Troika’s big standout mechanics are for combat:
– Initiative is decided by putting chips into a bag, with turns pulled at random
– Every attack is a contested check, winner gets to deal damage
– Damage is dealt based on damage tables for each spell and weapon
Unfortunately, I don’t like any of them. The initiative system is novel, but the very first combat resolved in the character who initiated combat getting passed over as every other combatant took two turns, and then the new round chip was pulled before they got a turn. Not fun for them.
Every attack being a contest check is a cool idea (I have wanted to make it work for a Fire Emblem hack on multiple occasions), theoretically making combat more interesting even when there are way more adversaries than player characters. In practice, being attacked is not thrilling for PCs, they aren’t making decisions, just rolling dice, so it doesn’t make the combat more interesting. It’s also not a fast resolution mechanic, which feels at odds with the very sleek skill system works so well.
Damage tables felt unnecessary. I am sure it is great for being able to fine tune items compared to just changing die sizes or damage modifiers, but again, it just adds extra time looking up damage in a combat system that needs to be quick to really work.
Halfway through the last combat, I gave up on the initiative system and just spotlit players I thought made sense in the moment, and suddenly things began running smoothly. It is a workable system, but not my favorite OSR set of mechanics.
That is the joy of OSR though: I can convert these beautiful books to a system I prefer with little effort. I don’t have to miss out on roleplaying at a department store! I am a huge fan of the art, the adventures, and the setting. The OSR movement has equipped me with the tools to tinker with the parts I think are rough around the edges.

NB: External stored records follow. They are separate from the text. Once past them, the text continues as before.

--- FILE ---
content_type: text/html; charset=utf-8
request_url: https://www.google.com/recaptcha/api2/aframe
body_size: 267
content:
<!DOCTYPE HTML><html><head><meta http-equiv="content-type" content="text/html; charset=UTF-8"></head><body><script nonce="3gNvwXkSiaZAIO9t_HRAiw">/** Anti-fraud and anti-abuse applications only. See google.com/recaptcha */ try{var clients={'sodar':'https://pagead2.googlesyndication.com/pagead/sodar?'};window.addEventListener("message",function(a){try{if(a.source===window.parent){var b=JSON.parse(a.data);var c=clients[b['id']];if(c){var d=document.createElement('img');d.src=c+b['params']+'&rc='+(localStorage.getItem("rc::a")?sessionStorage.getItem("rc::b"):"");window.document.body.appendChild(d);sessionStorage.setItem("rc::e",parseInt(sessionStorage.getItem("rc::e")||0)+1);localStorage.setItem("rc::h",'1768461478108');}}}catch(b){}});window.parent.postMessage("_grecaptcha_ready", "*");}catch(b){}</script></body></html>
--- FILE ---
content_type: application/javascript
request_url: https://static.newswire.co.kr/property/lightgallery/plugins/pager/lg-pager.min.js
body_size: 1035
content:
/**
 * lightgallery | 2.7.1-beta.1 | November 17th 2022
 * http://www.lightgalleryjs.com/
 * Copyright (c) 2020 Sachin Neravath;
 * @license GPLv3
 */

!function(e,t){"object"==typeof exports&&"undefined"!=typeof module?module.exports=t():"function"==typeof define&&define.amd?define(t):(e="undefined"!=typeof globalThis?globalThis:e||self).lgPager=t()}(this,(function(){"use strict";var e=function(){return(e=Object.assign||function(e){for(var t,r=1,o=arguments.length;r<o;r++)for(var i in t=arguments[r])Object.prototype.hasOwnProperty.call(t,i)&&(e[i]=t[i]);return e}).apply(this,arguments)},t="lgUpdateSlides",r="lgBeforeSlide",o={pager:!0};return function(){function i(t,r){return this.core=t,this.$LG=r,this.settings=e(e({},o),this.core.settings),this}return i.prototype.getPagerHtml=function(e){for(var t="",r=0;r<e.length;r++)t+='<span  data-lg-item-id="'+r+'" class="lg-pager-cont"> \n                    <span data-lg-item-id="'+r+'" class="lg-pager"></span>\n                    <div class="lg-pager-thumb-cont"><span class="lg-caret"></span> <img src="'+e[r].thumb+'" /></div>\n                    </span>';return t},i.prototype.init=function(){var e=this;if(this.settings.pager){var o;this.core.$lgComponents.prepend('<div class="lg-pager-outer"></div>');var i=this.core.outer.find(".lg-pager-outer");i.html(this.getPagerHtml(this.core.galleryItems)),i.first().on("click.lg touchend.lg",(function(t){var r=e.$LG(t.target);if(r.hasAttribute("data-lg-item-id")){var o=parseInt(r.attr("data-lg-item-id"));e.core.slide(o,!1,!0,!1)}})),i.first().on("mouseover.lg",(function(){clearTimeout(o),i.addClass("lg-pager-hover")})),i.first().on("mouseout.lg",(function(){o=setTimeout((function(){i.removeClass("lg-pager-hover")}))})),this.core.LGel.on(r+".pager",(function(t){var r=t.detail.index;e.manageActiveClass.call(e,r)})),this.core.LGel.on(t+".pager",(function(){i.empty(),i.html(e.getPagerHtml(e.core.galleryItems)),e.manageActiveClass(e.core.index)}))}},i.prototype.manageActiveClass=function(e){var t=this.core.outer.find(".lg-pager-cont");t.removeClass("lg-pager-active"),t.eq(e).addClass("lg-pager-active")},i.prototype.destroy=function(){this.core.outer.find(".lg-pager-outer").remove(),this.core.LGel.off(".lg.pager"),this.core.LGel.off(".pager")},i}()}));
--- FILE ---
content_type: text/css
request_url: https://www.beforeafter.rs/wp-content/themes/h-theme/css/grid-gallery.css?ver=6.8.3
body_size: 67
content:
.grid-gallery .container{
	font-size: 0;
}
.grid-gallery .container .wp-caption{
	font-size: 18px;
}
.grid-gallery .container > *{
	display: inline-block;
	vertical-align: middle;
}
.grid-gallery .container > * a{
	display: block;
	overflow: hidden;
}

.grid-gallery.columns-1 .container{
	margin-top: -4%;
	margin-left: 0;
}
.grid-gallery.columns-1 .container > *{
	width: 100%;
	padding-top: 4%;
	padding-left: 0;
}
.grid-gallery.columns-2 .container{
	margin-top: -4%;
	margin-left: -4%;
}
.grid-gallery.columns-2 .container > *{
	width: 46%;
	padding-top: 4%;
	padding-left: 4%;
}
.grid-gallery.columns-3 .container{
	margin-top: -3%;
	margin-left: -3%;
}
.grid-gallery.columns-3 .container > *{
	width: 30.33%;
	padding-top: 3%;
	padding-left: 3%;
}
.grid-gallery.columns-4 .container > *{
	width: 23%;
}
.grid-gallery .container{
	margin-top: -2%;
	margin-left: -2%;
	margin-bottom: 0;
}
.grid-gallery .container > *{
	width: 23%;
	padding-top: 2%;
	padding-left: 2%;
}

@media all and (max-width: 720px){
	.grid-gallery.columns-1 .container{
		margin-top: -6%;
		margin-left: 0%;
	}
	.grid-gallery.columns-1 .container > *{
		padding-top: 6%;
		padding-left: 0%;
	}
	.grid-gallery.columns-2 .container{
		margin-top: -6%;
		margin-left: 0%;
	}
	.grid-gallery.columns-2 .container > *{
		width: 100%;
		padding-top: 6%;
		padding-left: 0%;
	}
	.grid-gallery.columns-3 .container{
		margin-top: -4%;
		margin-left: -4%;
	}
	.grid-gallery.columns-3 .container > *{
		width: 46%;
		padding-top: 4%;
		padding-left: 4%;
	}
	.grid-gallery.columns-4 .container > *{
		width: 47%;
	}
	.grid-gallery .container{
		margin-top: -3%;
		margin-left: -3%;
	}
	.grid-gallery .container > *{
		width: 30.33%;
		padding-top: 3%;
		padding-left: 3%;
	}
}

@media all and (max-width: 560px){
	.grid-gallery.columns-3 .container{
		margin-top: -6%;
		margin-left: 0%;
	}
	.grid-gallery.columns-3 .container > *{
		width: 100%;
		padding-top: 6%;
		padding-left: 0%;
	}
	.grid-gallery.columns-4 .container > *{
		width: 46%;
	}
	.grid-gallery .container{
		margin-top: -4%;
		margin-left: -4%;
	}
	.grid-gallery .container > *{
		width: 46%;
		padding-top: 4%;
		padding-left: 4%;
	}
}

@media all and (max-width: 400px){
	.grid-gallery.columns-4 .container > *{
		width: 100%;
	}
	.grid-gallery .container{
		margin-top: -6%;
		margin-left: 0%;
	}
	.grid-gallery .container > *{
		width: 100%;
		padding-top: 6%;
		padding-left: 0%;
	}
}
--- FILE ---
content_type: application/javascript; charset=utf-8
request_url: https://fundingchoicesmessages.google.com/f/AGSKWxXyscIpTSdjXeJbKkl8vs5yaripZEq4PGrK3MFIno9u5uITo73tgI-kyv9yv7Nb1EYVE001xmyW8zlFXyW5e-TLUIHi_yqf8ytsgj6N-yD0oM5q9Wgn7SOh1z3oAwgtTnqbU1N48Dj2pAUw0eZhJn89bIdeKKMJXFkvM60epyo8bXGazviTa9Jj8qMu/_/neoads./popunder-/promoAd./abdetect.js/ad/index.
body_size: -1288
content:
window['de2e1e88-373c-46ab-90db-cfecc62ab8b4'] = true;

And that is what Hot OSR Summer is all about right?
Acknowledgements
Troika can be purchased here.
Thank you to Daniel Sell for coming up with some of the most grounded but bonkers settings I have ever read, and to Jeremy Duncan, Dirk Detweiler Leicthy, Sam Mameli, Andrew Walter, and Shuyi Zhang for making art that makes me feel some kind of unexplainable.
A big thank you to my players: wyversary as our wizard college student who solved big problems with their wizard biscuits, Zadig our trust luggage porter, Ikea as our necromancer who fully died (then got better), and Raggadorr as the witch that caused Ikea’s death.
P.S. Troika is based on a series of solo RPGS called Fighting Fantasy. Some may say that it is not in fact an OSR game. I say that I don’t care to quibble over definitions and it looks and smells like an OSR game to me. If I was trying to give someone a reference point for the type of game Troika! is, OSR is a pretty clear starting point.
P.P.S. At some point the publishes, Melsonian Arts Council, decided to release all the Troika! rules for free. Very cool. Unfortunately, all of the links to those free resources are gone or broken, and I haven’t been able to determine why. Very strange. I don’t fault them for wanting to make some money in a historically cash sparse field, I just am curious what changed.